== INFORMATION SHOWN ==
—————

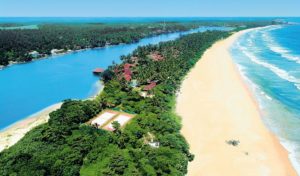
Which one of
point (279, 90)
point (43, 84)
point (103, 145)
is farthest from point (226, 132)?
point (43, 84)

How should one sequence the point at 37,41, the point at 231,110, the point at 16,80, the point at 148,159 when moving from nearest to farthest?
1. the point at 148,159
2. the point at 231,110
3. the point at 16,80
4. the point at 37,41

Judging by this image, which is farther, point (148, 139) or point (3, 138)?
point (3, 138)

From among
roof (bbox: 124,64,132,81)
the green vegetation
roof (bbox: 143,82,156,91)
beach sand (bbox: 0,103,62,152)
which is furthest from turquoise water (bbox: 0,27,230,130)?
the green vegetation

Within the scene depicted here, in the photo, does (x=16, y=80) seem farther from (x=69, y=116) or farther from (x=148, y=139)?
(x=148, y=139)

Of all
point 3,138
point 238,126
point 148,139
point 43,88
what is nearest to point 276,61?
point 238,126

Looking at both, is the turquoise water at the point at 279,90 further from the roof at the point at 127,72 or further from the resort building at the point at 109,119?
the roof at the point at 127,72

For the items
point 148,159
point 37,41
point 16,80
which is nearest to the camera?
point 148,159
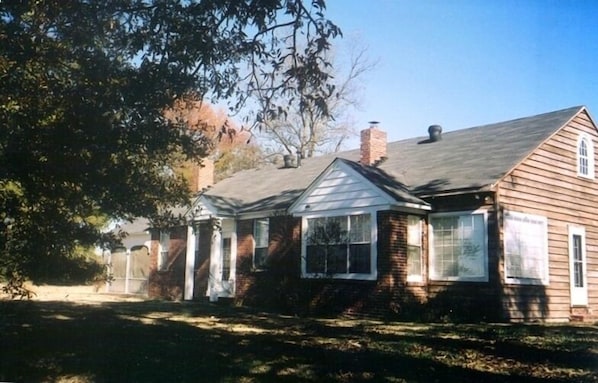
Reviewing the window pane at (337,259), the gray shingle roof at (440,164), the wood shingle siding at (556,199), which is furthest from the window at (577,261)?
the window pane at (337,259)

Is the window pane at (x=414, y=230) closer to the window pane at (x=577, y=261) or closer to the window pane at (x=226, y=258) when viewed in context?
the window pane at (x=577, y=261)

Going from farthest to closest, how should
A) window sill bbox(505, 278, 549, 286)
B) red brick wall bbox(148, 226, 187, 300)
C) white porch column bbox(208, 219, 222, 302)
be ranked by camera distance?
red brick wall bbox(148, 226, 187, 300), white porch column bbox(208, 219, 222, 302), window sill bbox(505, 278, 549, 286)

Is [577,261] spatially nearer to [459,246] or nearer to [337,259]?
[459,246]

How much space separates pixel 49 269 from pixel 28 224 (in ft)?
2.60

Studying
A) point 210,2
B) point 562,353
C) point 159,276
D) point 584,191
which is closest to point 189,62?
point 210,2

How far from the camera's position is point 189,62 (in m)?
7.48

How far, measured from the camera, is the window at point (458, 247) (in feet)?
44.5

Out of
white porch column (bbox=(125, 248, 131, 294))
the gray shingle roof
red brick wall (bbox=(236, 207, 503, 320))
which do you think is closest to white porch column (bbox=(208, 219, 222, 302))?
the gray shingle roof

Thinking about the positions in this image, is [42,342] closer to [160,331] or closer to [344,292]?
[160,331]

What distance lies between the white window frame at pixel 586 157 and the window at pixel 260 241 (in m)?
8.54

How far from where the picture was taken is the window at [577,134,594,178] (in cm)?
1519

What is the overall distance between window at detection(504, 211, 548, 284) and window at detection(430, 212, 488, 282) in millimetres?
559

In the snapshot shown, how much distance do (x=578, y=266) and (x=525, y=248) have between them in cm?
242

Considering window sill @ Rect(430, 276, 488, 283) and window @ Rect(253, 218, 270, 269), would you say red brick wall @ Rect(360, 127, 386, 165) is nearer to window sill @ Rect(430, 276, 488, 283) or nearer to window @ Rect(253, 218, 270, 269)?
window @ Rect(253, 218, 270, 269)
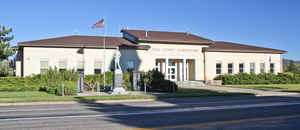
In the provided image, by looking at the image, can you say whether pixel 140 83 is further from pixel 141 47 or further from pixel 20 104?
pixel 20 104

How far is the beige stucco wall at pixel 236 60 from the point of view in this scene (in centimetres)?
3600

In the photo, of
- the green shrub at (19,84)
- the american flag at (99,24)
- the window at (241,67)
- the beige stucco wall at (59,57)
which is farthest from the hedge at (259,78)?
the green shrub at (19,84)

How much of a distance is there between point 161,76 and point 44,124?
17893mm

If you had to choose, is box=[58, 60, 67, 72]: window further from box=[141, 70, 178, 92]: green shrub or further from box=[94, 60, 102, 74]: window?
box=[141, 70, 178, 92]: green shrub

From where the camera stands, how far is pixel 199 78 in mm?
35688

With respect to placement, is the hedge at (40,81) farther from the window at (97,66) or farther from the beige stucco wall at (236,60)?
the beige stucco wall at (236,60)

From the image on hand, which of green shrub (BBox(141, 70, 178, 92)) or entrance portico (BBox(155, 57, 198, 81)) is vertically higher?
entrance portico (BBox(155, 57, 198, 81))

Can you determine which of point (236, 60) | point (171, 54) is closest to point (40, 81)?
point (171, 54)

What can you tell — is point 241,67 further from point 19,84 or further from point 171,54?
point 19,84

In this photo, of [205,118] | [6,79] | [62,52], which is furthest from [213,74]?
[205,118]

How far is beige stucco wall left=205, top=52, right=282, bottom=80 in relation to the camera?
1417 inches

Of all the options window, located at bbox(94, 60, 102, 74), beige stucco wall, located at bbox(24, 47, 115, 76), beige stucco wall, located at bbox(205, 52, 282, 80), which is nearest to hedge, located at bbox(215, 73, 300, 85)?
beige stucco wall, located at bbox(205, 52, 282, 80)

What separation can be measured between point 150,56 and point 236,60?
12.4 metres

—————

== REQUEST ==
Without the images, write out each line of the data verbatim.

== WRITTEN RESPONSE ==
Which one of
point (279, 90)
point (43, 84)
point (103, 145)
is farthest from point (226, 132)?
point (43, 84)

How should one sequence the point at 37,41, the point at 231,110, the point at 16,80, the point at 148,159 when moving from nearest to farthest?
1. the point at 148,159
2. the point at 231,110
3. the point at 16,80
4. the point at 37,41

Judging by this image, which is farther, point (148, 139) or point (3, 138)?
point (3, 138)

From among
roof (bbox: 124,64,132,81)
the green vegetation
roof (bbox: 143,82,156,91)
beach sand (bbox: 0,103,62,152)
which is furthest from turquoise water (bbox: 0,27,230,130)?
the green vegetation

Within the scene depicted here, in the photo, does (x=16, y=80) seem farther from (x=69, y=116) or farther from (x=148, y=139)?
(x=148, y=139)

Of all
point 3,138
point 238,126
point 148,139
point 43,88
what is nearest to point 276,61?
point 238,126

Looking at both, is the turquoise water at the point at 279,90 further from the roof at the point at 127,72 or further from the resort building at the point at 109,119?
the roof at the point at 127,72

For the items
point 148,159
point 37,41
point 16,80
which is nearest to the camera?
point 148,159
Reviewing the window pane at (337,259), the gray shingle roof at (440,164), the wood shingle siding at (556,199), which is furthest from the window at (577,261)?
the window pane at (337,259)

Is the window pane at (x=414, y=230) closer to the window pane at (x=577, y=261) or closer to the window pane at (x=226, y=258) when viewed in context?
the window pane at (x=577, y=261)

Going from farthest to closest, how should
A) window sill bbox(505, 278, 549, 286)
B) red brick wall bbox(148, 226, 187, 300)
C) white porch column bbox(208, 219, 222, 302)
be ranked by camera distance?
red brick wall bbox(148, 226, 187, 300), white porch column bbox(208, 219, 222, 302), window sill bbox(505, 278, 549, 286)

Is [577,261] spatially nearer to [459,246] or nearer to [337,259]?
[459,246]

How much space separates pixel 49 269 from pixel 28 224 (in ft)?
2.60

Studying
A) point 210,2
B) point 562,353
C) point 159,276
D) point 584,191
which is closest to point 189,62?
point 210,2

How far from the camera's position is point 189,62 (in m)?
7.48

How far, measured from the camera, is the window at point (458, 247) (in feet)?
44.5

Out of
white porch column (bbox=(125, 248, 131, 294))
the gray shingle roof
red brick wall (bbox=(236, 207, 503, 320))
which do you think is closest to white porch column (bbox=(208, 219, 222, 302))?
the gray shingle roof

Thinking about the positions in this image, is [42,342] closer to [160,331] or closer to [344,292]?
[160,331]

What distance lies between the white window frame at pixel 586 157 and the window at pixel 260 241 (in m)?
8.54

How far from where the picture was taken is the window at [577,134,594,178] (in cm)?
1519

What is the overall distance between window at detection(504, 211, 548, 284) and window at detection(430, 212, 488, 282) in millimetres?
559

In the snapshot shown, how much distance do (x=578, y=266) and (x=525, y=248) have between them in cm?
242

Considering window sill @ Rect(430, 276, 488, 283) and window @ Rect(253, 218, 270, 269), would you say red brick wall @ Rect(360, 127, 386, 165) is nearer to window sill @ Rect(430, 276, 488, 283) or nearer to window @ Rect(253, 218, 270, 269)?
window @ Rect(253, 218, 270, 269)
In the provided image, by looking at the image, can you say whether pixel 140 83 is further from pixel 141 47 or further from pixel 20 104?
pixel 20 104

How far is the beige stucco wall at pixel 236 60 from the point of view in this scene (in centimetres)?
3600

In the photo, of
- the green shrub at (19,84)
- the american flag at (99,24)
- the window at (241,67)
- the beige stucco wall at (59,57)
which is farthest from the hedge at (259,78)?
the green shrub at (19,84)

How much of a distance is there between point 161,76 and point 44,124?
17893mm

If you had to choose, is box=[58, 60, 67, 72]: window further from box=[141, 70, 178, 92]: green shrub or further from box=[94, 60, 102, 74]: window?
box=[141, 70, 178, 92]: green shrub

From where the camera stands, how far is pixel 199 78 in mm?
35688

With respect to placement, is the hedge at (40,81) farther from the window at (97,66) or farther from the beige stucco wall at (236,60)?
the beige stucco wall at (236,60)

From the image on hand, which of green shrub (BBox(141, 70, 178, 92)) or entrance portico (BBox(155, 57, 198, 81)) is vertically higher?
entrance portico (BBox(155, 57, 198, 81))

Can you determine which of point (236, 60) | point (171, 54) is closest to point (40, 81)?
point (171, 54)

What can you tell — is point 241,67 further from point 19,84 or further from point 171,54?
point 19,84

In this photo, of [205,118] | [6,79] | [62,52], which is furthest from [213,74]?
[205,118]

How far is beige stucco wall left=205, top=52, right=282, bottom=80 in relation to the camera?
1417 inches

Of all the options window, located at bbox(94, 60, 102, 74), beige stucco wall, located at bbox(24, 47, 115, 76), beige stucco wall, located at bbox(205, 52, 282, 80), which is nearest to hedge, located at bbox(215, 73, 300, 85)?
beige stucco wall, located at bbox(205, 52, 282, 80)

What separation can be measured between point 150,56 and point 236,60?
12.4 metres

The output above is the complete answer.